[Dataset records]
──────
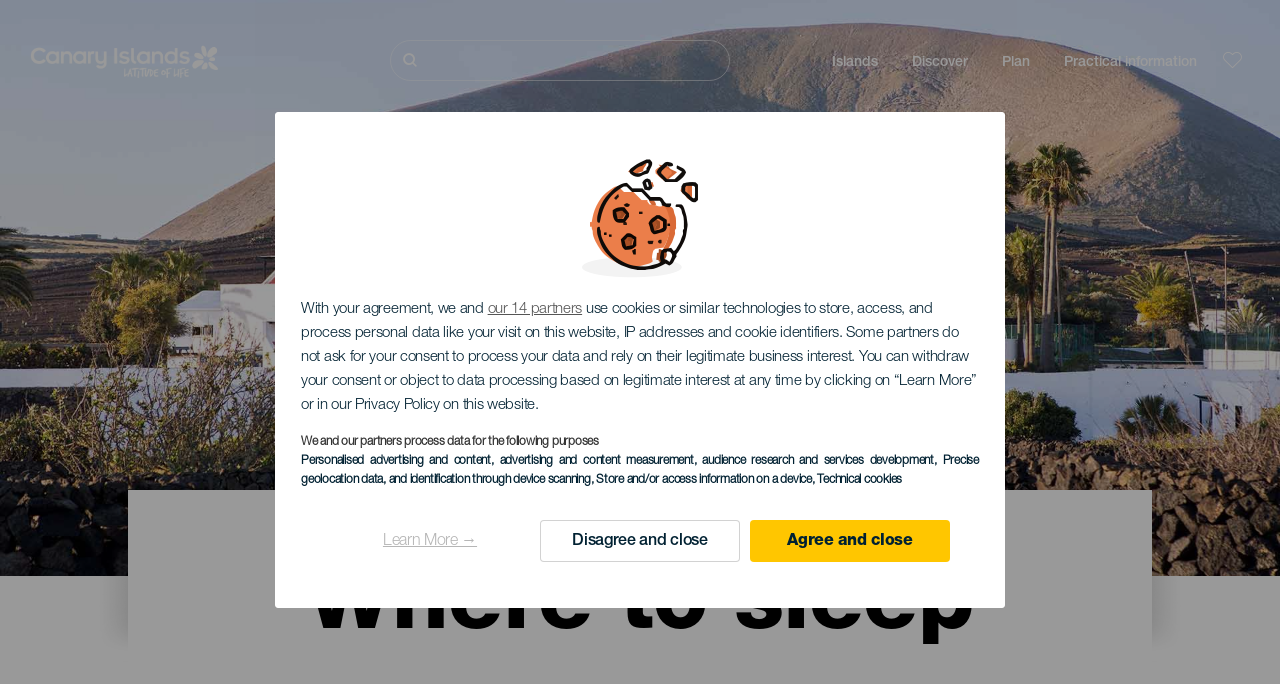

--- FILE ---
content_type: text/javascript
request_url: https://www.hellocanaryislands.com/themes/custom/hic_front_theme/js/block/block-favourites-header.js?v=0.1
body_size: 87
content:
(function($) {

    "use strict";

    Drupal.behaviors.blockFavouritesHeaderView = {
        attach: function() {
            $('.header-favourite-block').on({
                mouseenter: function() {
                    if ($(window).innerWidth() >= 992) {
                        $(this).find('.wrapper-menu').removeClass('hidden');
                    }
                },
                mouseleave: function() {
                    if ($(window).innerWidth() >= 992) {
                        $(this).find('.wrapper-menu').addClass('hidden');
                    }
                }

            });
        }
    };
})(jQuery);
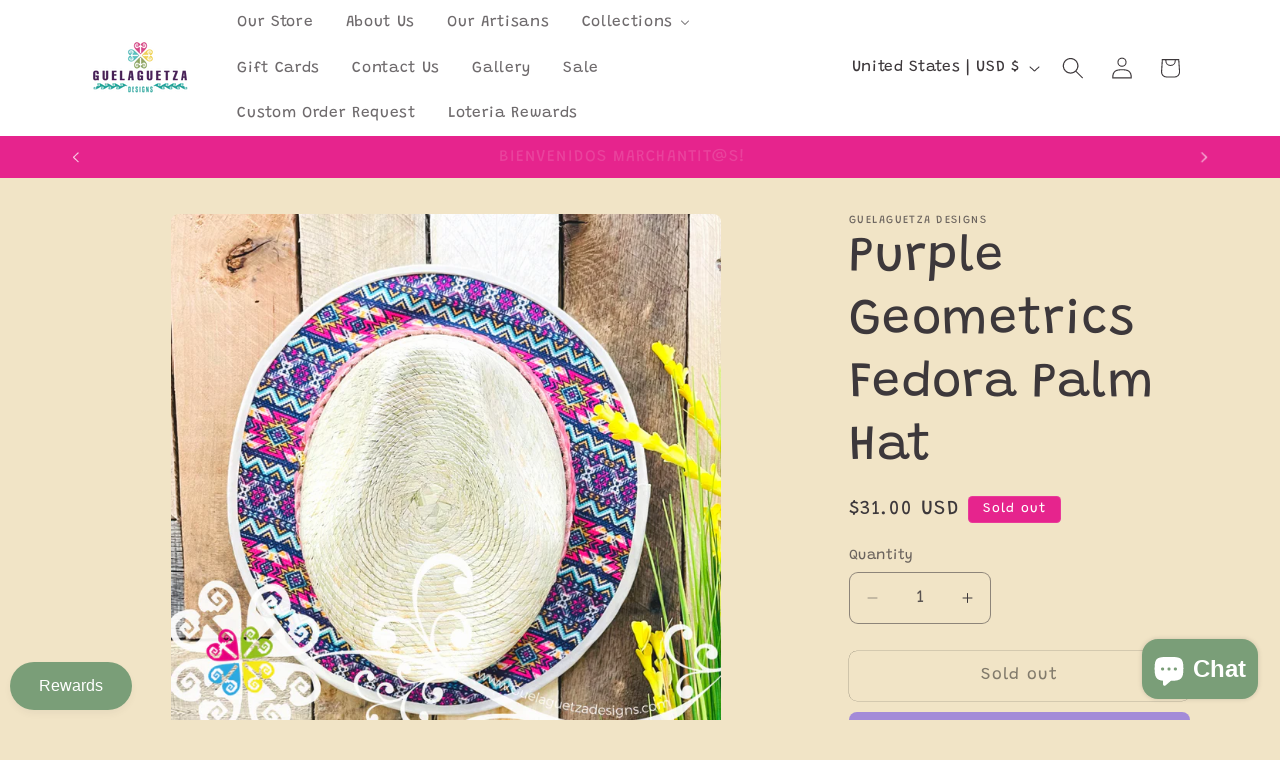

--- FILE ---
content_type: application/javascript
request_url: https://pandaapps.in/apps/languagepanda/getstoreinfo.php?shop=guelaguetza-designs.myshopify.com&_=1769956248980
body_size: -37
content:
charge_activated = 0;
language_onoff = 0;
query_execute_time = 0.0003211498260498;


--- FILE ---
content_type: application/x-javascript; charset=utf-8
request_url: https://bundler.nice-team.net/app/shop/status/guelaguetza-designs.myshopify.com.js?1769956243
body_size: -186
content:
var bundler_settings_updated='1761077800';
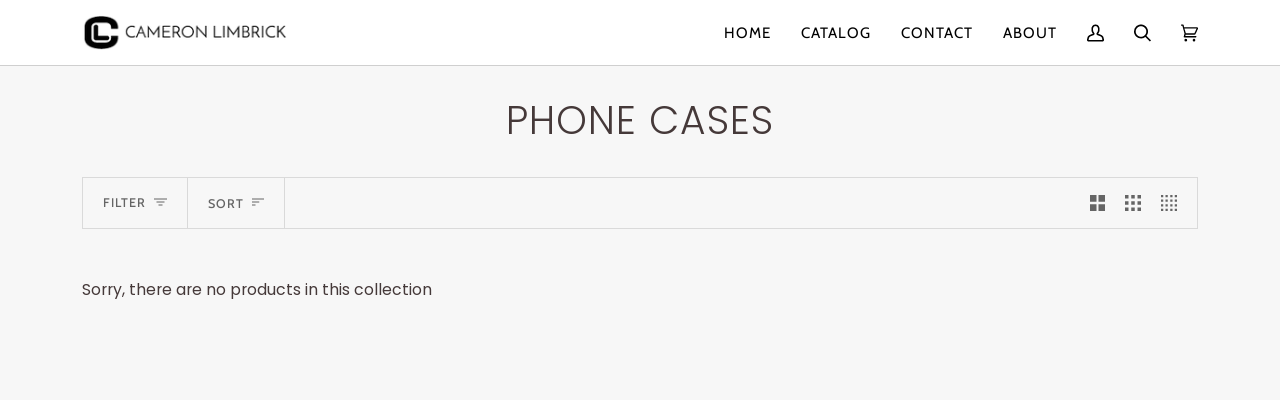

--- FILE ---
content_type: text/css
request_url: https://www.cameronlimbrick.com/cdn/shop/t/10/assets/font-settings.css?v=13034885232571208961759332529
body_size: 424
content:
@font-face{font-family:Poppins;font-weight:300;font-style:normal;font-display:swap;src:url(//www.cameronlimbrick.com/cdn/fonts/poppins/poppins_n3.05f58335c3209cce17da4f1f1ab324ebe2982441.woff2?h1=Y2FtZXJvbmxpbWJyaWNrLmNvbQ&h2=Y2FtZXJvbi1saW1icmljay1hcnRpc3QuYWNjb3VudC5teXNob3BpZnkuY29t&h3=c3RvcmUucHVyYXp1cmEuY29t&hmac=489ac67bc39a59ff4e5effbac25d6128d4801fce93f9c0d9a6648f75cd81f62c) format("woff2"),url(//www.cameronlimbrick.com/cdn/fonts/poppins/poppins_n3.6971368e1f131d2c8ff8e3a44a36b577fdda3ff5.woff?h1=Y2FtZXJvbmxpbWJyaWNrLmNvbQ&h2=Y2FtZXJvbi1saW1icmljay1hcnRpc3QuYWNjb3VudC5teXNob3BpZnkuY29t&h3=c3RvcmUucHVyYXp1cmEuY29t&hmac=1a0e348faebb189acaf1f25c24bafa939643e0b3f0eb301513f1737084cc140f) format("woff")}@font-face{font-family:Poppins;font-weight:400;font-style:normal;font-display:swap;src:url(//www.cameronlimbrick.com/cdn/fonts/poppins/poppins_n4.0ba78fa5af9b0e1a374041b3ceaadf0a43b41362.woff2?h1=Y2FtZXJvbmxpbWJyaWNrLmNvbQ&h2=Y2FtZXJvbi1saW1icmljay1hcnRpc3QuYWNjb3VudC5teXNob3BpZnkuY29t&h3=c3RvcmUucHVyYXp1cmEuY29t&hmac=9a2a18686466b9cd46d4604d7eea18a7c78951c5236152ffa972c9cdca8d9ce2) format("woff2"),url(//www.cameronlimbrick.com/cdn/fonts/poppins/poppins_n4.214741a72ff2596839fc9760ee7a770386cf16ca.woff?h1=Y2FtZXJvbmxpbWJyaWNrLmNvbQ&h2=Y2FtZXJvbi1saW1icmljay1hcnRpc3QuYWNjb3VudC5teXNob3BpZnkuY29t&h3=c3RvcmUucHVyYXp1cmEuY29t&hmac=ee4d8efd47fd69c6df5edfdafffb1308c35d580d79acefeab31cfa7f7858b0ef) format("woff")}@font-face{font-family:Cabin;font-weight:400;font-style:normal;font-display:swap;src:url(//www.cameronlimbrick.com/cdn/fonts/cabin/cabin_n4.cefc6494a78f87584a6f312fea532919154f66fe.woff2?h1=Y2FtZXJvbmxpbWJyaWNrLmNvbQ&h2=Y2FtZXJvbi1saW1icmljay1hcnRpc3QuYWNjb3VudC5teXNob3BpZnkuY29t&h3=c3RvcmUucHVyYXp1cmEuY29t&hmac=2969086f7d4b5671780d3472c42aa6461275aaf5ab057b7831b3e9f75b0787d2) format("woff2"),url(//www.cameronlimbrick.com/cdn/fonts/cabin/cabin_n4.8c16611b00f59d27f4b27ce4328dfe514ce77517.woff?h1=Y2FtZXJvbmxpbWJyaWNrLmNvbQ&h2=Y2FtZXJvbi1saW1icmljay1hcnRpc3QuYWNjb3VudC5teXNob3BpZnkuY29t&h3=c3RvcmUucHVyYXp1cmEuY29t&hmac=a488f8051a333bf26c9d857b66229c789255cc6e73e7e2ac40080979d24965df) format("woff")}@font-face{font-family:Poppins;font-weight:400;font-style:normal;font-display:swap;src:url(//www.cameronlimbrick.com/cdn/fonts/poppins/poppins_n4.0ba78fa5af9b0e1a374041b3ceaadf0a43b41362.woff2?h1=Y2FtZXJvbmxpbWJyaWNrLmNvbQ&h2=Y2FtZXJvbi1saW1icmljay1hcnRpc3QuYWNjb3VudC5teXNob3BpZnkuY29t&h3=c3RvcmUucHVyYXp1cmEuY29t&hmac=9a2a18686466b9cd46d4604d7eea18a7c78951c5236152ffa972c9cdca8d9ce2) format("woff2"),url(//www.cameronlimbrick.com/cdn/fonts/poppins/poppins_n4.214741a72ff2596839fc9760ee7a770386cf16ca.woff?h1=Y2FtZXJvbmxpbWJyaWNrLmNvbQ&h2=Y2FtZXJvbi1saW1icmljay1hcnRpc3QuYWNjb3VudC5teXNob3BpZnkuY29t&h3=c3RvcmUucHVyYXp1cmEuY29t&hmac=ee4d8efd47fd69c6df5edfdafffb1308c35d580d79acefeab31cfa7f7858b0ef) format("woff")}@font-face{font-family:Cabin;font-weight:500;font-style:normal;font-display:swap;src:url(//www.cameronlimbrick.com/cdn/fonts/cabin/cabin_n5.0250ac238cfbbff14d3c16fcc89f227ca95d5c6f.woff2?h1=Y2FtZXJvbmxpbWJyaWNrLmNvbQ&h2=Y2FtZXJvbi1saW1icmljay1hcnRpc3QuYWNjb3VudC5teXNob3BpZnkuY29t&h3=c3RvcmUucHVyYXp1cmEuY29t&hmac=6051669cbb1d506e729a8d625171d97ce709355fb102dc52906a63572693d459) format("woff2"),url(//www.cameronlimbrick.com/cdn/fonts/cabin/cabin_n5.46470cf25a90d766aece73a31a42bfd8ef7a470b.woff?h1=Y2FtZXJvbmxpbWJyaWNrLmNvbQ&h2=Y2FtZXJvbi1saW1icmljay1hcnRpc3QuYWNjb3VudC5teXNob3BpZnkuY29t&h3=c3RvcmUucHVyYXp1cmEuY29t&hmac=6bc03691354f144501aa5ba1d5734492fa058a2d8a1047341148a280483f09c8) format("woff")}@font-face{font-family:Poppins;font-weight:500;font-style:normal;font-display:swap;src:url(//www.cameronlimbrick.com/cdn/fonts/poppins/poppins_n5.ad5b4b72b59a00358afc706450c864c3c8323842.woff2?h1=Y2FtZXJvbmxpbWJyaWNrLmNvbQ&h2=Y2FtZXJvbi1saW1icmljay1hcnRpc3QuYWNjb3VudC5teXNob3BpZnkuY29t&h3=c3RvcmUucHVyYXp1cmEuY29t&hmac=3abc26be5ce5f9d8f4c219949471392211730e3d5c4de145c786bde786ed0e2d) format("woff2"),url(//www.cameronlimbrick.com/cdn/fonts/poppins/poppins_n5.33757fdf985af2d24b32fcd84c9a09224d4b2c39.woff?h1=Y2FtZXJvbmxpbWJyaWNrLmNvbQ&h2=Y2FtZXJvbi1saW1icmljay1hcnRpc3QuYWNjb3VudC5teXNob3BpZnkuY29t&h3=c3RvcmUucHVyYXp1cmEuY29t&hmac=a888b7ccd40adafecaf9b540e2ccae6e4202414655be3605c5b1123259686d5a) format("woff")}@font-face{font-family:Poppins;font-weight:400;font-style:italic;font-display:swap;src:url(//www.cameronlimbrick.com/cdn/fonts/poppins/poppins_i4.846ad1e22474f856bd6b81ba4585a60799a9f5d2.woff2?h1=Y2FtZXJvbmxpbWJyaWNrLmNvbQ&h2=Y2FtZXJvbi1saW1icmljay1hcnRpc3QuYWNjb3VudC5teXNob3BpZnkuY29t&h3=c3RvcmUucHVyYXp1cmEuY29t&hmac=e166f704c1df17a850b771f91e6256c432c965eefc3a3c512be712cc9955a351) format("woff2"),url(//www.cameronlimbrick.com/cdn/fonts/poppins/poppins_i4.56b43284e8b52fc64c1fd271f289a39e8477e9ec.woff?h1=Y2FtZXJvbmxpbWJyaWNrLmNvbQ&h2=Y2FtZXJvbi1saW1icmljay1hcnRpc3QuYWNjb3VudC5teXNob3BpZnkuY29t&h3=c3RvcmUucHVyYXp1cmEuY29t&hmac=3f1a9e983d2fb2f7bd6650e238238e5af55e6e82fe0bdb048f92f6fa82ea3376) format("woff")}@font-face{font-family:Poppins;font-weight:500;font-style:italic;font-display:swap;src:url(//www.cameronlimbrick.com/cdn/fonts/poppins/poppins_i5.6acfce842c096080e34792078ef3cb7c3aad24d4.woff2?h1=Y2FtZXJvbmxpbWJyaWNrLmNvbQ&h2=Y2FtZXJvbi1saW1icmljay1hcnRpc3QuYWNjb3VudC5teXNob3BpZnkuY29t&h3=c3RvcmUucHVyYXp1cmEuY29t&hmac=1bdf5f474534c77c3326a9eb10d731eb31d78c6c099e5f19772a74e56dfd7a55) format("woff2"),url(//www.cameronlimbrick.com/cdn/fonts/poppins/poppins_i5.a49113e4fe0ad7fd7716bd237f1602cbec299b3c.woff?h1=Y2FtZXJvbmxpbWJyaWNrLmNvbQ&h2=Y2FtZXJvbi1saW1icmljay1hcnRpc3QuYWNjb3VudC5teXNob3BpZnkuY29t&h3=c3RvcmUucHVyYXp1cmEuY29t&hmac=90c4f13e5ee490327f00968d099244ba1695da6d53f2d3683d886949bedf1813) format("woff")}
/*# sourceMappingURL=/cdn/shop/t/10/assets/font-settings.css.map?v=13034885232571208961759332529 */


--- FILE ---
content_type: image/svg+xml
request_url: https://cdn.shopify.com/s/files/1/1990/2037/files/05-twitter.svg?10177897007922822877
body_size: -507
content:
<?xml version="1.0" encoding="utf-8"?>
<!-- Generator: Adobe Illustrator 16.0.4, SVG Export Plug-In . SVG Version: 6.00 Build 0)  -->
<!DOCTYPE svg PUBLIC "-//W3C//DTD SVG 1.1//EN" "http://www.w3.org/Graphics/SVG/1.1/DTD/svg11.dtd">
<svg version="1.1" id="Layer_1" xmlns="http://www.w3.org/2000/svg" xmlns:xlink="http://www.w3.org/1999/xlink" x="0px" y="0px"
	 width="56.693px" height="56.693px" viewBox="0 0 56.693 56.693" enable-background="new 0 0 56.693 56.693" xml:space="preserve">
<path d="M40.952,42.347h-9.32c-6.631,0-7.688-2.934-7.688-5.654c0-1.291,0.08-3.42,0.16-6.027h15.572
	c2.33,0,6.777-0.955,6.777-5.218c0-4.26-2.053-7.053-4.803-7.053H24.298C24.28,12.247,23.88,6.122,17.875,6.122
	c-2.483,0-4.498,1.02-5.348,3.553c-1.115,3.328-0.82,7.225-0.806,10.69c0.004,0.658,0.007,1.32,0.009,1.98
	c0.008,2.27,0.054,4.553,0.064,6.834c0.006,2.455,0.009,4.91,0.009,7.363c0,13.746,12.494,17.641,14.89,17.641
	s11.783,0.223,13.479,0.223s6.562-0.449,6.562-5.371S43.282,42.347,40.952,42.347z"/>
</svg>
──────
● Problem details: Gather up every line in the data above that contains the word "hidden", copying each one.

● Answer section:
                        $(this).find('.wrapper-menu').removeClass('hidden');
                        $(this).find('.wrapper-menu').addClass('hidden');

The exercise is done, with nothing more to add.